WHAT IS ASKED >>
(A) In the text on Liurong Temple, which master priest did the Emperor order to build the temple?
(B) List every name the temple has carried, according to the text on Liurong Temple.
(C) Extend the account of Liurong Temple, picking up after its final sentence.

TEXT PROVIDED >>
>> start

Saturday, January 29, 2011
Liurong Temple 六容寺 – Guangzhou, China
Liurong Si or Temple of Six Banyan Trees was the first temple I visited in Guangzhou with my brother. Before entering the site, I had to pay an entrance fee as much as 5 Yuan. As soon as I stepped into the courtyard, I saw people selling joss sticks and other religious ornaments in shops at the right and left sides. A tall magnificent pagoda, known as the flowery pagoda welcomed us with its majesty. It is the most noticeable structure of the whole building.
The wooden slab at the entrance gate is inscribed by the Chinese famous literature, Su Dong Po. The gate is also decorated with red lanterns, showing a typical of Chinese traditional place of worship.
Having a long history of around 1400 years, the Temple of Six Banyan Trees enjoys its reputation as one of the four biggest temples in Guangzhou apart from Guangxiao temple, Hualin temple and Haizhuang temple. This locally and internationally known temple has kept abundant cultural relics mainly related to the history of Chinese Buddhism and is a perfect place to get some insight about the ancient as well as contemporary Chinese Buddhism. Situated on the Liurong road, the temple is easily reached by MTR. Take MTR and get off at Yuexiu Park station. Walk straight and follow the direction until you reach the temple.
Since its first establishment in 537, the temple has been rebuilt and renamed several times. The temple was first built in the third year of Datong (537 A.D) during the reign of Emperor Wu in the Southern Liang dynasty. The Emperor gave order to a master priest called Tanyu to build a temple to keep Buddhist bones brought from Kampuchea. Originally called Baozhuanyan temple, the temple was then successively renamed into Changshou temple meaning “longevity”, Songchu temple in the Southern Han dynasty, Jinghui temple (Purification Wisdom Temple) after was destroyed by fire and rebuilt by Duangong in the Northern Song dynasty (989 A.D) as a dedication and commemoration to the Founder of Chinese Zen Buddhism Hui Neng, and lastly its current name by a man named Su Dong Po, a famous Chinese literature in Yuanfu’s period in the Song dynasty (960 – 1279). Su Dong Po was a man who visited the temple while returning to the north. During his visit, he found the six banyan trees inside the temple very attractive and verdant, inspiring him. When an abbot approached and asked him to write an inscription for the temple, he wrote “Liu Rong Si”. Then in Yongle period in the Ming dynasty, people started to call the temple with its current name.

>> end

EXTRACTED DATA >>
>> start

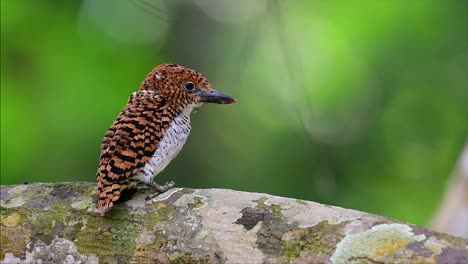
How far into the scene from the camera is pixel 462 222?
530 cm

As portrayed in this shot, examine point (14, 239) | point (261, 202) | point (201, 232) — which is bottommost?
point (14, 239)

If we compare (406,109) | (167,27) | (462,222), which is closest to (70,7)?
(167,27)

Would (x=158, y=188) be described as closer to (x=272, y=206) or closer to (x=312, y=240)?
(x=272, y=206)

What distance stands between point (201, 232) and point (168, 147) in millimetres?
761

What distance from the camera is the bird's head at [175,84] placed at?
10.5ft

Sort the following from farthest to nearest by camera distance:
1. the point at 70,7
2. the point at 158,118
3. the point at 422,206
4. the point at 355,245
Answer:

>> end
>> start

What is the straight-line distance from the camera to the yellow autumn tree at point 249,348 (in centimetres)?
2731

>> end
>> start

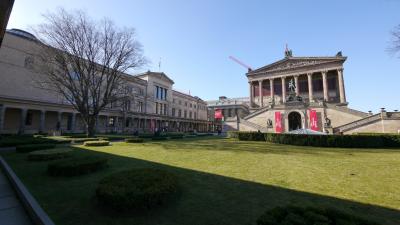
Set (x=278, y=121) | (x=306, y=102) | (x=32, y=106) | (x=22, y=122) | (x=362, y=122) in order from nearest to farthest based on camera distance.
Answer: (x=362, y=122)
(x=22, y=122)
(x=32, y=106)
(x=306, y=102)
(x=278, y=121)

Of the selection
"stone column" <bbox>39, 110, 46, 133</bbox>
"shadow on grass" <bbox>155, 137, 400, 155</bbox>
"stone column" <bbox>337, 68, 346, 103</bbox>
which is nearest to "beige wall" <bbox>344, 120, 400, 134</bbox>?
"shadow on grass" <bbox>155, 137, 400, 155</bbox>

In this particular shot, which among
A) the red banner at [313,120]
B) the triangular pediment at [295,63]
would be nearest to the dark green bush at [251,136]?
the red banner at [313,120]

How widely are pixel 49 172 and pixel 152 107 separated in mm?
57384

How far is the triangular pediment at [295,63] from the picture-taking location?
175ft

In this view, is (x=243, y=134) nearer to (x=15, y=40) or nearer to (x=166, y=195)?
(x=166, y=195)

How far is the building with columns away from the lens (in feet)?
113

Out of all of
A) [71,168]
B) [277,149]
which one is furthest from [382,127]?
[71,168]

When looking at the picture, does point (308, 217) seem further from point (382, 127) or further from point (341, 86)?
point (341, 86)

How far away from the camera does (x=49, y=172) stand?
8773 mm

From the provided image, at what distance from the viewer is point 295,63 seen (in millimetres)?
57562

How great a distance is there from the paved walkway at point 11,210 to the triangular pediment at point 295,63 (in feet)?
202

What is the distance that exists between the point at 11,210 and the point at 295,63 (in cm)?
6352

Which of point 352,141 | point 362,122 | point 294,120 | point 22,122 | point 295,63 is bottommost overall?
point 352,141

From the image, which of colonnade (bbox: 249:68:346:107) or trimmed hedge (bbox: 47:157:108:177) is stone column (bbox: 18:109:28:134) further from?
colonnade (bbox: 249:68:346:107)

>> end

OUTPUTS FOR THE TASKS >>
(A) Tanyu

(B) Baozhuanyan temple, Changshou temple, Songchu temple, Jinghui temple, and Liu Rong Si (the Temple of Six Banyan Trees)

(C)
The first hall of the temple is Tianwang hall with the statue of laughing Buddha. Located behind it is the Weituo hall, which was constructed to commemorate Weituo, a general who rescued the stolen Buddha relics. In contrast with the laughing Buddha, his face looks serious and strict.
The beautiful Flowery Pagoda built in 1097 inside the temple dominates the entire structure. Because of its octagonal structure, this 57-meters pagoda gives an illusive impression to the visitors of being a 9-storey building while it actually consists of 17 storeys inside. The first structure was ruined by fire in the 10th century. The admission to the pagoda is 10 Yuan. Climb the spiral staircases to reach the top of the pagoda, which is a perfect place to overlook the whole stunning city panorama from above. The pagoda is made of wood with black upwards curved roofs and hanging bells on its eaves that make it look like a dark petal flower or a flower pole. Therefore, it is called “hua ta” in Chinese which literally means flowery pagoda. Inside the pagoda are ancient relics from India and the inner building is decorated with decoration of thousands of animals and celestial beings. The highest story of the pagoda keeps the famous thousand-Buddha copper pillar from the Yuan dynasty (1271 – 1368).
In front of the pagoda is an ancient iron incense burner where worshippers burn religious papers
To the east of the pagoda is located the Mountain Gate where you are welcomed by a smiling Maitreya. Two heavenly kings holding weapons are placed on the four sides of Maitreya. The locals believe that the weapons are a symbol of good expectation of a favorable weather throughout the year.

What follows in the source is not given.